Illustration déchets ménagers

« Le coût global de la gestion des déchets par habitant a diminué de 5 % entre 2008 et 2010 », a annoncé l’Agence de l’environnement et de la maîtrise de l’énergie (Ademe) le 25 juin en jugeant « les résultats encourageants malgré de fortes disparités entre les collectivités locales ». Après des années de hausses continues et parfois spectaculaires, en moyenne + 6 % par an entre 2000 et 2008, c’est en effet une bonne nouvelle.

L’étude, qui a porté sur les coûts réels de 177 collectivités regroupant 12,4 millions d’habitants, avance plusieurs points pour expliquer cette baisse. D’abord la diminution des quantités d’ordures ménagères résiduelles, c’est-à-dire des déchets qui vont en décharge ou en incinération.
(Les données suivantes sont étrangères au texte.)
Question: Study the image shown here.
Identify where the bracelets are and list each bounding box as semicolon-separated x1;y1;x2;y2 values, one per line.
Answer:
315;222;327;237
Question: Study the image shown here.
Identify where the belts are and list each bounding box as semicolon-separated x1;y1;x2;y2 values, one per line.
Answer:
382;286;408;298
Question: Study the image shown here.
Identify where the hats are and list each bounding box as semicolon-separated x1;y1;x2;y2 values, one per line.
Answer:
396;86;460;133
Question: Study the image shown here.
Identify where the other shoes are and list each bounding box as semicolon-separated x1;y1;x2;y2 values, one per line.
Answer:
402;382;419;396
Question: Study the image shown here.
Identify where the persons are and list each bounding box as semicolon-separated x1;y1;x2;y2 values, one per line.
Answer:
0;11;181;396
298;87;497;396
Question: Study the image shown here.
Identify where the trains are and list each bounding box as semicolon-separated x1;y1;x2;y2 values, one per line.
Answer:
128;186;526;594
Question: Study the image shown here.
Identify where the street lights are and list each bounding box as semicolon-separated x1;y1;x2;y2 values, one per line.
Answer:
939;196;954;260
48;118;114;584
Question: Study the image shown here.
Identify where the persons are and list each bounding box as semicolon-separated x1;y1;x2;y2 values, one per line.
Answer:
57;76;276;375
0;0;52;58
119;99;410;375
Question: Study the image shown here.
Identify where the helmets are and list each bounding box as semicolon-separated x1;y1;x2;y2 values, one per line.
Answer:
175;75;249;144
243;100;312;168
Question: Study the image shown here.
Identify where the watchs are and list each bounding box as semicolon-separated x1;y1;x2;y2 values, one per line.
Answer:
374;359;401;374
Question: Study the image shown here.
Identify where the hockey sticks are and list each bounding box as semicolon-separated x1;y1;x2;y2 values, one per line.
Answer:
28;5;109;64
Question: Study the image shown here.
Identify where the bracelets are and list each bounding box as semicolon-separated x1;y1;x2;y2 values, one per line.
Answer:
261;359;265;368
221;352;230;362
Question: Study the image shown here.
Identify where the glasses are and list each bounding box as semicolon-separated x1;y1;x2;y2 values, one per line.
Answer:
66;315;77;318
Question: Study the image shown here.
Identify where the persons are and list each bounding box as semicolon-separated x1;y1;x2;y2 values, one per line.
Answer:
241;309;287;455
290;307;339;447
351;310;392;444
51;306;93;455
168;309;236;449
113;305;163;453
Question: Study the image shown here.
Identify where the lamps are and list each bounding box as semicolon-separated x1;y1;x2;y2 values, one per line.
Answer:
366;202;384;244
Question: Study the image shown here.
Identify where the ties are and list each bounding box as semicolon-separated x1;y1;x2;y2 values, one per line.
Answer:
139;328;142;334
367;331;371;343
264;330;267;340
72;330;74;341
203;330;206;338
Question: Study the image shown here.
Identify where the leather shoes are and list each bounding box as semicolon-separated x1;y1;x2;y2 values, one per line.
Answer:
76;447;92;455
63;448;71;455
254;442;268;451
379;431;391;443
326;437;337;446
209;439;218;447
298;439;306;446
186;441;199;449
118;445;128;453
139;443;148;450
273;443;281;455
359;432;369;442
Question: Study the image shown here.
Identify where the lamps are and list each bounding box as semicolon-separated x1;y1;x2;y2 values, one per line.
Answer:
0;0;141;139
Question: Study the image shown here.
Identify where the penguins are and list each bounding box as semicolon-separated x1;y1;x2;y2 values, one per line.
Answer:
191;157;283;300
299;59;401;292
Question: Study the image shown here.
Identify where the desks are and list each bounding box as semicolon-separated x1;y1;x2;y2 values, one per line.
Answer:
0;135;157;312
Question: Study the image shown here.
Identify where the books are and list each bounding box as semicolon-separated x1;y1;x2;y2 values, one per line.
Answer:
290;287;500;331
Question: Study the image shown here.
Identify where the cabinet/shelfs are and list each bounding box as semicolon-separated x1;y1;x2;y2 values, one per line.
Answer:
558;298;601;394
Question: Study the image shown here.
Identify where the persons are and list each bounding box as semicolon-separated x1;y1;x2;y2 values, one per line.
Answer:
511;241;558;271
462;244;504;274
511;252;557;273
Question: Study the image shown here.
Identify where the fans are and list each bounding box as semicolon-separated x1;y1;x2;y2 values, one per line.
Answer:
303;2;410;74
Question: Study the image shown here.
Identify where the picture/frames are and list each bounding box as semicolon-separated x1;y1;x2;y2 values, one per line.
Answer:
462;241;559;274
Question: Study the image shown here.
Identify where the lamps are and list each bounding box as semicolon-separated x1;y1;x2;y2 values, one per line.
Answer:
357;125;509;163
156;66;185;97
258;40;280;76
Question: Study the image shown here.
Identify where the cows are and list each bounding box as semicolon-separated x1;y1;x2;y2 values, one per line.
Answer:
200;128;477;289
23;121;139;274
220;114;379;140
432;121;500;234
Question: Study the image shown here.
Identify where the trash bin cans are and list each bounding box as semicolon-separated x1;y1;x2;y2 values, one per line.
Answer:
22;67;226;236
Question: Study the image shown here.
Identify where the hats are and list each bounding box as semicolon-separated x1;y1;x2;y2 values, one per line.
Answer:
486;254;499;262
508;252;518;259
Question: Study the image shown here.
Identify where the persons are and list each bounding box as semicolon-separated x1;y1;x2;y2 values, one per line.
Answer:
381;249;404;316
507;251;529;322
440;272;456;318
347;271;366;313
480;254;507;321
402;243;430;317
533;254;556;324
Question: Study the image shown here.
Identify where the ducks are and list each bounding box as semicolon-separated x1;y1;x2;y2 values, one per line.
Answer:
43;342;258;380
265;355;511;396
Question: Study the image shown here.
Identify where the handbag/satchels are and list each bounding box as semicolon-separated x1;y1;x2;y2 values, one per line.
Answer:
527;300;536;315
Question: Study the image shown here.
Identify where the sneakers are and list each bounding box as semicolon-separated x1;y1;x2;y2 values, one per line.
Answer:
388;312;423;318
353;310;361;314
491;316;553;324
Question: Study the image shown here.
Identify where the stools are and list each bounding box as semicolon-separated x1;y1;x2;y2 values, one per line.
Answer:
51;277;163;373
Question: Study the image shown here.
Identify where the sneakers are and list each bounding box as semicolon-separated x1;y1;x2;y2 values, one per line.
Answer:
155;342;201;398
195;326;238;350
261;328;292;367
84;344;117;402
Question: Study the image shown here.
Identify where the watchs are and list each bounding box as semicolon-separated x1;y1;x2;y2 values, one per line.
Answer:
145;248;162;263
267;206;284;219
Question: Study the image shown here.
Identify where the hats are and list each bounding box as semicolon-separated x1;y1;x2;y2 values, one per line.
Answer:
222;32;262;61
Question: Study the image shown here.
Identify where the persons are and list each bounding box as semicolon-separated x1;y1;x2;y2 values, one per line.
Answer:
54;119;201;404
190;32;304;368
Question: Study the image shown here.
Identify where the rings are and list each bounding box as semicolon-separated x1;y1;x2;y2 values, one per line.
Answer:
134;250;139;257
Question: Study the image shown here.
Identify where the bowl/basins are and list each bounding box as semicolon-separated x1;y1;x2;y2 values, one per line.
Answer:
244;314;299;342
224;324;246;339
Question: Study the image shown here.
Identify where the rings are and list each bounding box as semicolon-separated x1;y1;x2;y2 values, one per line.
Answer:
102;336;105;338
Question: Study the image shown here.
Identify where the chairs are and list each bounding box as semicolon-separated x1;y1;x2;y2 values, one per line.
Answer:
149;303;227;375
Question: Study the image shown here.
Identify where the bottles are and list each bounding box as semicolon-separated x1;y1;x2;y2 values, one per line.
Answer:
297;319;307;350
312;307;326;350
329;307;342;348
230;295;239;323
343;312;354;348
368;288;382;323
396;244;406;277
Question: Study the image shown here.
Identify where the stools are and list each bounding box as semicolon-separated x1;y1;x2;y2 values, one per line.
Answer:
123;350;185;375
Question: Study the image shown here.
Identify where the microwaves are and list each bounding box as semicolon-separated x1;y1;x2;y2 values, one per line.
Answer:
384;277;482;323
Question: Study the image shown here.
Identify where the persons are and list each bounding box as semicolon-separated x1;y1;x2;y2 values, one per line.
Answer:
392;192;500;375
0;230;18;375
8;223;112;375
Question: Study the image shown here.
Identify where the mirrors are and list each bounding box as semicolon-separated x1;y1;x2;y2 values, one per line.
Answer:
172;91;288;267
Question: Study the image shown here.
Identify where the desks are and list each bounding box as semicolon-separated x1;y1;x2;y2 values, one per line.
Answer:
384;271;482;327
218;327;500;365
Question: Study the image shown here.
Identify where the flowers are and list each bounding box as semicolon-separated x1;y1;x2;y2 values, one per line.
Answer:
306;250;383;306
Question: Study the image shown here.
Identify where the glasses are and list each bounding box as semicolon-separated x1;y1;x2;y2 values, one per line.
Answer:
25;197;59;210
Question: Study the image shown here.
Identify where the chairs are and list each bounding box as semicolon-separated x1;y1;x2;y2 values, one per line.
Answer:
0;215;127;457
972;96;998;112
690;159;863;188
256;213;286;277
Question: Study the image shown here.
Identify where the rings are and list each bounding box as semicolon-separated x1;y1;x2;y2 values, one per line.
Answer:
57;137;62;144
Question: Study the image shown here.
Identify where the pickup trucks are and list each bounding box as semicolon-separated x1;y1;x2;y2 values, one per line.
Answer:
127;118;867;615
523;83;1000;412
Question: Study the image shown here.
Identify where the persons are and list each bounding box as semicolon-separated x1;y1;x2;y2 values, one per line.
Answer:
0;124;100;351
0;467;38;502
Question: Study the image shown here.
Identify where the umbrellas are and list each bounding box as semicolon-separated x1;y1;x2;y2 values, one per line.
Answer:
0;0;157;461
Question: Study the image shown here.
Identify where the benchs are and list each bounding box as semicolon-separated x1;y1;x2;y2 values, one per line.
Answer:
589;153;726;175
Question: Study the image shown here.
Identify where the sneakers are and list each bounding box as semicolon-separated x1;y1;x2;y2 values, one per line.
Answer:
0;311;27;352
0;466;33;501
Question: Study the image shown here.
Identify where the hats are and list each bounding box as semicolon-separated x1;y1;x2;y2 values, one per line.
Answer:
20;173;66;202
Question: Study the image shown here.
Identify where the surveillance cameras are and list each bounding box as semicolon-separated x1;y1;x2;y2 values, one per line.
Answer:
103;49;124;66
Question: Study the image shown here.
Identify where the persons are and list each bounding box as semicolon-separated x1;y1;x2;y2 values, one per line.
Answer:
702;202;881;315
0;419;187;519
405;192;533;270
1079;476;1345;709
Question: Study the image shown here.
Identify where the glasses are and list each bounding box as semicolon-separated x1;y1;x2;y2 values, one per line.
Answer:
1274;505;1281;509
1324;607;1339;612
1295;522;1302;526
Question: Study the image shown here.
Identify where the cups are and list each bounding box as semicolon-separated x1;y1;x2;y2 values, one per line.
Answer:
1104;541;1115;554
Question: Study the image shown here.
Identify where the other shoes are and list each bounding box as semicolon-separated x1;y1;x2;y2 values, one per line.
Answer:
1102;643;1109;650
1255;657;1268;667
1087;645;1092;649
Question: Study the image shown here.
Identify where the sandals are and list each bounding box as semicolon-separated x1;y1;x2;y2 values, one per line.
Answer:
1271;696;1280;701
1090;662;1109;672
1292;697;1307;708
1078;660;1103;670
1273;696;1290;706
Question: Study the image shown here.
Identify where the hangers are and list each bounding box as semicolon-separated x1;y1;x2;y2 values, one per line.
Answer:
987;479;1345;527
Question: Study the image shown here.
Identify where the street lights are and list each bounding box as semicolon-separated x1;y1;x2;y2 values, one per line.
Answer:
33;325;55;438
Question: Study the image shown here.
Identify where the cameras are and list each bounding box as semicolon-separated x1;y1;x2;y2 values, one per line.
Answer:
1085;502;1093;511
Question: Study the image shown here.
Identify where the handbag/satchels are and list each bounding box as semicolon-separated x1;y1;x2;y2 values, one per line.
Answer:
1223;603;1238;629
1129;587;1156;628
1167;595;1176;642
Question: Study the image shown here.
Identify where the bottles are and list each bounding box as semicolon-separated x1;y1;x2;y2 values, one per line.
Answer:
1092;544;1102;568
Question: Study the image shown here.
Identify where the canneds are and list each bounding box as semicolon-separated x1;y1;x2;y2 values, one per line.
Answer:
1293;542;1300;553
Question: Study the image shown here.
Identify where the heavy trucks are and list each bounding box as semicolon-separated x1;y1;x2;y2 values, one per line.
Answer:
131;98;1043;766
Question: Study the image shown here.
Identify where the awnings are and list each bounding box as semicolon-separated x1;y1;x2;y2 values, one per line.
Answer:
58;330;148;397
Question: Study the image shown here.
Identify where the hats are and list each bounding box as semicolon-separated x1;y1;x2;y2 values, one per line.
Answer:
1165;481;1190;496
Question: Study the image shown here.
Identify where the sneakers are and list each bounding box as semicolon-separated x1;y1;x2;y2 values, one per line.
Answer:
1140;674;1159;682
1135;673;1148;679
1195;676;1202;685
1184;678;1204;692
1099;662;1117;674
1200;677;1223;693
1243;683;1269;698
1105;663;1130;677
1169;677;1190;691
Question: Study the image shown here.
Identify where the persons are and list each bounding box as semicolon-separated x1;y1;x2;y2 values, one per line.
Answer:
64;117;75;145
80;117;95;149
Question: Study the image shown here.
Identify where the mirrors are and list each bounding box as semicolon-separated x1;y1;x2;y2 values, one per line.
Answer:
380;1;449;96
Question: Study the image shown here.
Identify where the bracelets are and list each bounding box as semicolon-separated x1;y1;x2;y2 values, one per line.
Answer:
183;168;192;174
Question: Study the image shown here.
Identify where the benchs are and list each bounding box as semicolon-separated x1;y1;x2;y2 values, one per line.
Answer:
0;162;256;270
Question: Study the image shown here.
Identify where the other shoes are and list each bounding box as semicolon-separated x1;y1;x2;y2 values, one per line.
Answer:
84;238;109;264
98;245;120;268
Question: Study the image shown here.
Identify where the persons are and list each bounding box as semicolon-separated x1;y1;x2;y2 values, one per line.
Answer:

Ensuite la hausse des déchets mis en déchetterie, car ils sont moins coûteux pour les communes que la collecte en porte-à-porte. Enfin les politiques de prévention, qui commenceraient à avoir « un effet positif sur le comportement des ménages ».

Résultat, le coût moyen des déchets ménagers s’élève à 85 € HT par an et par habitant au lieu de 91 € précédemment. Dans le détail, d’après l’Ademe, les ordures ménagères dites résiduelles, le tout-venant des poubelles, sont les plus coûteuses, 51 € par an et par habitant en moyenne, contre 18 € pour les déchets portés en déchetterie, 10 € pour les déchets du tri sélectif hors verre, et seulement 1,3 € pour le verre.

Jeter moins et composter les déchets qui peuvent l’être, trier au maximum, porter les bouteilles et les pots en verre au conteneur dédié et aller en déchetterie sont donc des comportements qui font faire de réelles économies.

L’ennui, c’est que si ces gestes sont profitables aux collectivités locales, les économies ne sont pas répercutées sur leurs administrés. La taxe d’enlèvement des ordures ménagères (TEOM) qui figure dans les impôts locaux reste toujours aussi salée, un comble. Les contribuables locaux paient en moyenne 94 € par habitant, pour un service qui en coûte 85. Cherchez l’erreur !

Ce décalage plaide une nouvelle fois en faveur de la redevance incitative, un dispositif défendu par l’UFC-Que Choisir depuis longtemps dans lequel on paie en fonction de ce qu’on jette et qui oblige les communes à établir un vrai budget déchets, en toute transparence.